In this problem, we are provided with a 0-indexed integer array nums. We need to determine the "beauty" for each element nums[i] at positions i from 1 to nums.length - 2, according to the following rules:

  • The beauty is 2 if nums[i] is greater than all preceding elements nums[j] where j < i, and less than all succeeding elements nums[k] where k > i.
  • The beauty is 1 if nums[i] is greater than the immediate preceding element nums[i - 1] and less than the immediate succeeding element nums[i + 1], but does not satisfy the condition for beauty 2.
  • The beauty is 0 if none of the above conditions is satisfied.

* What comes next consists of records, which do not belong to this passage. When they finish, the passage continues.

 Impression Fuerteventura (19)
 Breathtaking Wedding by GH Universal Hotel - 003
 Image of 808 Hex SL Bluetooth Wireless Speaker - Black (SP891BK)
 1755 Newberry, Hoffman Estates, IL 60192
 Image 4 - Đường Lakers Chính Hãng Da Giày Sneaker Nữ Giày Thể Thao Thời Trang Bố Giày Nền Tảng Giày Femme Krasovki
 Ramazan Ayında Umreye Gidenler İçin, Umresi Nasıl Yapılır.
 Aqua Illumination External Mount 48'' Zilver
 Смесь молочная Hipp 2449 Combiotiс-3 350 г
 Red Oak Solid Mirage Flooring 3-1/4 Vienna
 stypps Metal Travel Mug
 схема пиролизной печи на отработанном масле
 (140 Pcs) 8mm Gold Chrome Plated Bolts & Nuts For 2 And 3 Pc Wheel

Our goal is to calculate the sum of beauty for all such nums[i].

Intuition

The solution builds on the key observation that to find the beauty of an index i, it suffices to determine the maximum element to the left of i and the minimum element to the right of i. This leads us to an efficient way to evaluate the beauty for each index.

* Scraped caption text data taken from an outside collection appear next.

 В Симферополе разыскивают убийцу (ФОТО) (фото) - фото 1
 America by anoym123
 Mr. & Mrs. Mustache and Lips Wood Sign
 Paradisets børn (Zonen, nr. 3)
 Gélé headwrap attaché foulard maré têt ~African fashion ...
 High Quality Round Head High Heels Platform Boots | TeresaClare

The approach is as follows:

  1. Create two additional arrays, lmx and rmi, to record the maximum element observed from the beginning up to i - 1 and the minimum element observed from the end down to i + 1.
  2. Iterate through the nums array from left to right, populating lmx by recording the maximum value seen so far.
  3. Iterate through the nums array from right to left, populating rmi with the minimum value seen so far.
  4. Now, traverse the array again and for each i (from 1 to nums.length - 2), check the following:
    • If lmx[i] < nums[i] < rmi[i], add 2 to the answer since nums[i] satisfies the condition for beauty 2.
    • Else if nums[i - 1] < nums[i] < nums[i + 1] and the first condition is not satisfied, add 1 to the answer, marking beauty 1.
  5. Sum the beauty values calculated for each i to get the final answer.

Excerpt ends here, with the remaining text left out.